- [Trecho do texto]:

= = = = =

Dor de cabeça, poucos não têm. Todos já tivemos, um dia. Ficaram mais frequentes agora com os estresses da pandemia, e mais ainda nos pacientes com a síndrome pós-Covid, com sintomas persistentes após a cura da fase aguda da doença. A dor é maior na enxaqueca, uma forma intensa e latejante anunciada por uma “aura”: um brilho estranho na visão, um som esquisito na audição, enjoo, tonteira. Algumas estimativas avaliam que a enxaqueca atinge cerca de 20% da humanidade. Frequentemente vem associada a outras doenças, como a depressão e a epilepsia.

Não é difícil imaginar quão forte é o desgaste que a enxaqueca causa na vida e no trabalho de tantas pessoas. Cai a autoconfiança, cai o rendimento. O desafio que se coloca é o de compreender seus mecanismos para propor saídas terapêuticas e preventivas.

= = = = =

Registros de origem
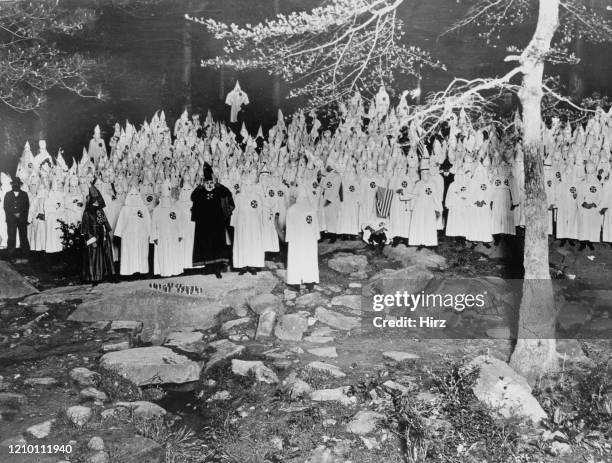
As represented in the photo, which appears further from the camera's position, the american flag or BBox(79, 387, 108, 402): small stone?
the american flag

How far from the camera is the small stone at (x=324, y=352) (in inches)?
227

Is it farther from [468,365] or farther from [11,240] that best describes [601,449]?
[11,240]

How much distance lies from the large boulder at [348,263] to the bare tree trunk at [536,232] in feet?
5.43

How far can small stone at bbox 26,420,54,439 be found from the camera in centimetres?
489

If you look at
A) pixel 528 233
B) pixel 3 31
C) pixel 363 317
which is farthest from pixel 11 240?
pixel 528 233

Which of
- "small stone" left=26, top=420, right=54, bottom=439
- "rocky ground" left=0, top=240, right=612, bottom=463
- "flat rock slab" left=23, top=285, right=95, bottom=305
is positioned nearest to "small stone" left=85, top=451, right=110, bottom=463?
"rocky ground" left=0, top=240, right=612, bottom=463

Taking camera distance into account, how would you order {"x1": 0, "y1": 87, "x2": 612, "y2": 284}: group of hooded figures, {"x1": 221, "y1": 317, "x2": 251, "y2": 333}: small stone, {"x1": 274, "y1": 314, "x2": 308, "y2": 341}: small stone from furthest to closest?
{"x1": 0, "y1": 87, "x2": 612, "y2": 284}: group of hooded figures
{"x1": 221, "y1": 317, "x2": 251, "y2": 333}: small stone
{"x1": 274, "y1": 314, "x2": 308, "y2": 341}: small stone

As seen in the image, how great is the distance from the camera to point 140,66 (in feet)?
20.9

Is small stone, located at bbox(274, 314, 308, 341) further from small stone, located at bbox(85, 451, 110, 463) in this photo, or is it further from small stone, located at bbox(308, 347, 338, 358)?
small stone, located at bbox(85, 451, 110, 463)

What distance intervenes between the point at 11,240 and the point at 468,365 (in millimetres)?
5246

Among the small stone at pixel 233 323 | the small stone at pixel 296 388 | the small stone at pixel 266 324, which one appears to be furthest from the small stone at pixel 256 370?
the small stone at pixel 233 323

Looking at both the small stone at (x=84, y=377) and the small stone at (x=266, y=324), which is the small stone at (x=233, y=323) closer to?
the small stone at (x=266, y=324)

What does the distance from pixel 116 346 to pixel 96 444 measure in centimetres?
127

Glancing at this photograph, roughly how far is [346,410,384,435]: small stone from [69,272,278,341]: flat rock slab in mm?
1856
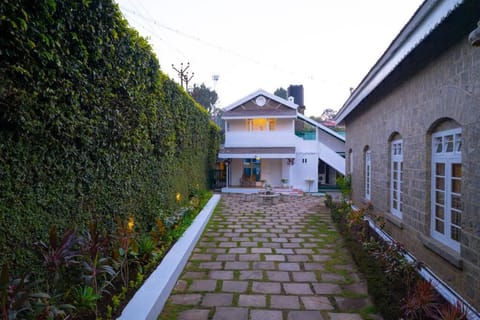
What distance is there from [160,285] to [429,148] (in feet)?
15.4

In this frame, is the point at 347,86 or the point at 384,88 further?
the point at 347,86

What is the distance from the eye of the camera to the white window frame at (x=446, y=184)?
3740mm

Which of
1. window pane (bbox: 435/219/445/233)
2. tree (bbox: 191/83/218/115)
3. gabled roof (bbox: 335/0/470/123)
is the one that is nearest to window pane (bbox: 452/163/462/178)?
window pane (bbox: 435/219/445/233)

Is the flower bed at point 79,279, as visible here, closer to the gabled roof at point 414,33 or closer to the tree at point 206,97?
the gabled roof at point 414,33

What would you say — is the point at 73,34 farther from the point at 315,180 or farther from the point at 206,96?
the point at 206,96

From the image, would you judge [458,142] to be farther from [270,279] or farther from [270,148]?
[270,148]

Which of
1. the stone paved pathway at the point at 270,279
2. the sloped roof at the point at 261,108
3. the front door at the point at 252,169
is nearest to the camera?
the stone paved pathway at the point at 270,279

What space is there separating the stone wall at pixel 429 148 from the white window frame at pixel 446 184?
88 millimetres

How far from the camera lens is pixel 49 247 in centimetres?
258

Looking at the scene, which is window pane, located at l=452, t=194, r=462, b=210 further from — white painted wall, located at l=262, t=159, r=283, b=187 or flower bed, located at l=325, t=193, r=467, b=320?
white painted wall, located at l=262, t=159, r=283, b=187

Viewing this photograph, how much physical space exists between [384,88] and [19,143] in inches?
280

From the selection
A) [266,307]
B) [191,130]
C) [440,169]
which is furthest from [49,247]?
[191,130]

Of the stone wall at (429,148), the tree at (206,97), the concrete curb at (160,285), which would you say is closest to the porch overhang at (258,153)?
the stone wall at (429,148)

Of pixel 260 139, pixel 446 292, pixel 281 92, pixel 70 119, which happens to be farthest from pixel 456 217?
pixel 281 92
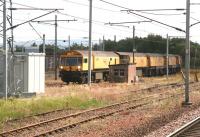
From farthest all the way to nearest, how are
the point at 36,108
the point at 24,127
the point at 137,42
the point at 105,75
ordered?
1. the point at 137,42
2. the point at 105,75
3. the point at 36,108
4. the point at 24,127

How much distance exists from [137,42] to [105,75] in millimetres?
62791

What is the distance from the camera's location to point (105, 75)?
5362 cm

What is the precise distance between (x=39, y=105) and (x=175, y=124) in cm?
823

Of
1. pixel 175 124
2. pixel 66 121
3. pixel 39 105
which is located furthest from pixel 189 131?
pixel 39 105

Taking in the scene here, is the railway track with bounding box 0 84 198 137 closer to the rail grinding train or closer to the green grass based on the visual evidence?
the green grass

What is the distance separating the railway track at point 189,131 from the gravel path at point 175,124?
0.30 metres

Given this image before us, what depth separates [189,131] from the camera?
632 inches

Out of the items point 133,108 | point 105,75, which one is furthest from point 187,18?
point 105,75

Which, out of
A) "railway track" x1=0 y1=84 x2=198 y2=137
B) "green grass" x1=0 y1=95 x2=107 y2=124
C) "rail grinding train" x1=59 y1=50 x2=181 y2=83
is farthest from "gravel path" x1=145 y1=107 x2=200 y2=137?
"rail grinding train" x1=59 y1=50 x2=181 y2=83

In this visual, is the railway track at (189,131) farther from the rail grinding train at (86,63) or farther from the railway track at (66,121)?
the rail grinding train at (86,63)

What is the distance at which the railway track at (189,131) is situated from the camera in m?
15.1

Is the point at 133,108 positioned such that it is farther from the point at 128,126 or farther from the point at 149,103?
the point at 128,126

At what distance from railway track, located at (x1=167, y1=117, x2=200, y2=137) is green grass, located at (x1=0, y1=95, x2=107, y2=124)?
6.88 metres

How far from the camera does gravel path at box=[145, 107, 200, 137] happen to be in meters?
15.4
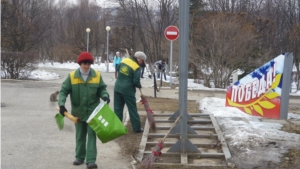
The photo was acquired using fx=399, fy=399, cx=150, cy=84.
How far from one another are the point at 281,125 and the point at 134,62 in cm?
327

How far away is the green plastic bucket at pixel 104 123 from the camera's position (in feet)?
17.3

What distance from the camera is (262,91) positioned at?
9.26m

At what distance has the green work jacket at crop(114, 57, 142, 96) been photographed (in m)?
7.62

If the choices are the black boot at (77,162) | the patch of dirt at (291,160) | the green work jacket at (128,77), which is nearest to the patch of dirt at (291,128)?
the patch of dirt at (291,160)

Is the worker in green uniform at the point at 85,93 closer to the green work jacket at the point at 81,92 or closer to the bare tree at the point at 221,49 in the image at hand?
the green work jacket at the point at 81,92

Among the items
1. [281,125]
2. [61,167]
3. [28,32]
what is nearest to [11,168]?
[61,167]

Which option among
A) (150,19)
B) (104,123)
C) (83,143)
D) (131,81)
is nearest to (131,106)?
(131,81)

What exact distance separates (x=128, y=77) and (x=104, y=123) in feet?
8.10

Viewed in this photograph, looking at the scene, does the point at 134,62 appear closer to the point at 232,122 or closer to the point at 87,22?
the point at 232,122

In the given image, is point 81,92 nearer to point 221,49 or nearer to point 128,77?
point 128,77

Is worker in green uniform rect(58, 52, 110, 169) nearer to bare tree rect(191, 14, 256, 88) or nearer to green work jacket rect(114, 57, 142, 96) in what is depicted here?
green work jacket rect(114, 57, 142, 96)

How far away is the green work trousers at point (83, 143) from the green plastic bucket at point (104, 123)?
1.12 ft

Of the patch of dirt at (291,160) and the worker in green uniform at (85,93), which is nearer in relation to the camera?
the worker in green uniform at (85,93)

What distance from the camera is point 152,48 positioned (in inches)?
1358
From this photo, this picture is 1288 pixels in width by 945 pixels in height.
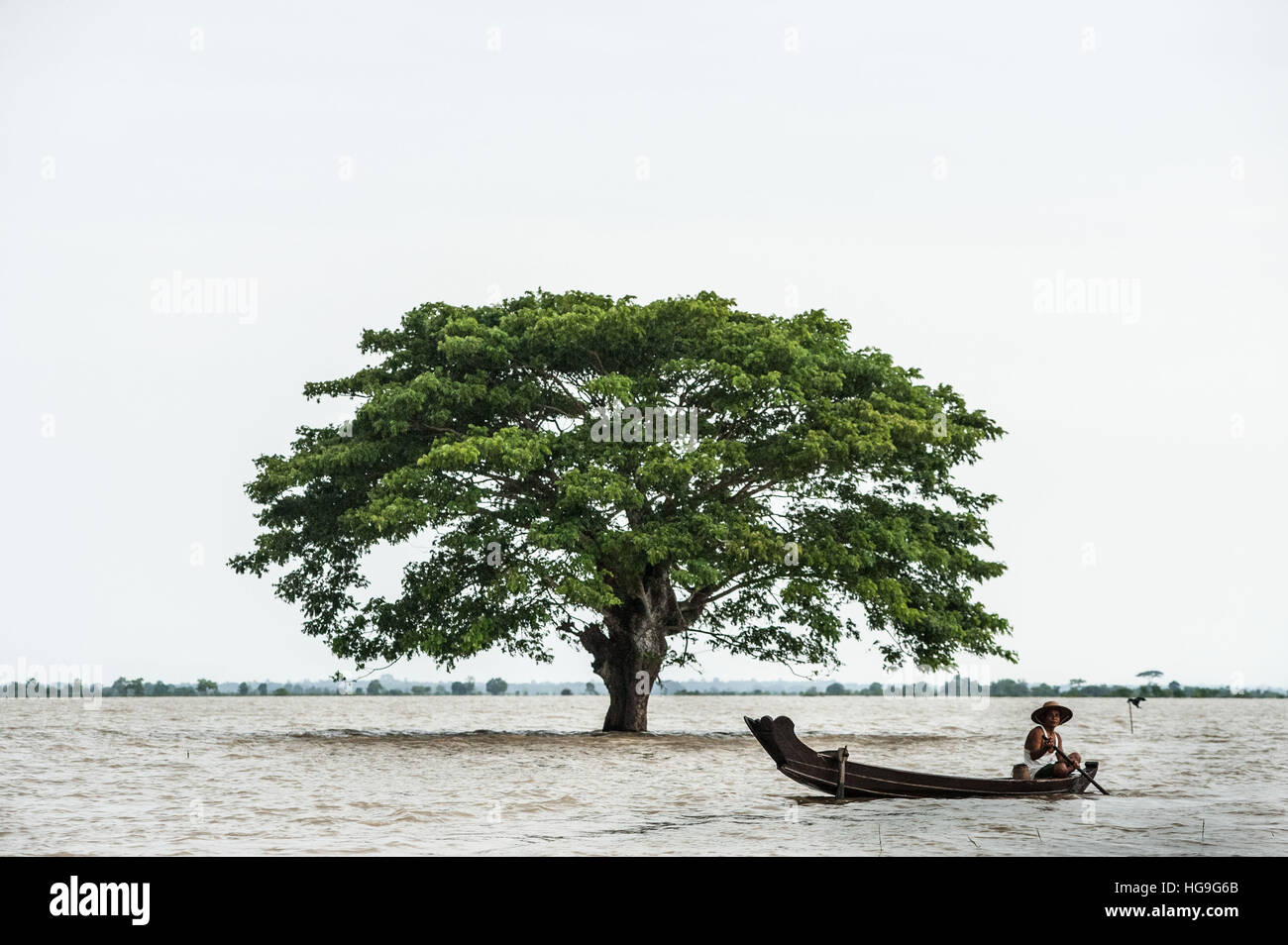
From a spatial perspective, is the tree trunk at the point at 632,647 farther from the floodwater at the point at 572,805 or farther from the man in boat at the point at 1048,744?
the man in boat at the point at 1048,744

= = = = =

- [Tarefa 1]: Reescreva o trecho sobre a enxaqueca que vai de "Dor de cabeça, poucos" até "terapêuticas e preventivas.", trocando "enxaqueca" por "migrânea".
- [Tarefa 2]:
Responda às perguntas sobre o trecho a respeito da enxaqueca.
(a) Segundo algumas estimativas, que parcela da humanidade a enxaqueca atinge?
(b) A que outras doenças a enxaqueca vem frequentemente associada?
(c) Qual é o desafio que se coloca diante da enxaqueca?

- [Resultado da tarefa 1]:
Dor de cabeça, poucos não têm. Todos já tivemos, um dia. Ficaram mais frequentes agora com os estresses da pandemia, e mais ainda nos pacientes com a síndrome pós-Covid, com sintomas persistentes após a cura da fase aguda da doença. A dor é maior na migrânea, uma forma intensa e latejante anunciada por uma “aura”: um brilho estranho na visão, um som esquisito na audição, enjoo, tonteira. Algumas estimativas avaliam que a migrânea atinge cerca de 20% da humanidade. Frequentemente vem associada a outras doenças, como a depressão e a epilepsia.

Não é difícil imaginar quão forte é o desgaste que a migrânea causa na vida e no trabalho de tantas pessoas. Cai a autoconfiança, cai o rendimento. O desafio que se coloca é o de compreender seus mecanismos para propor saídas terapêuticas e preventivas.

- [Resultado da tarefa 2]:
(a) Cerca de 20% da humanidade.
(b) À depressão e à epilepsia.
(c) Compreender seus mecanismos para propor saídas terapêuticas e preventivas.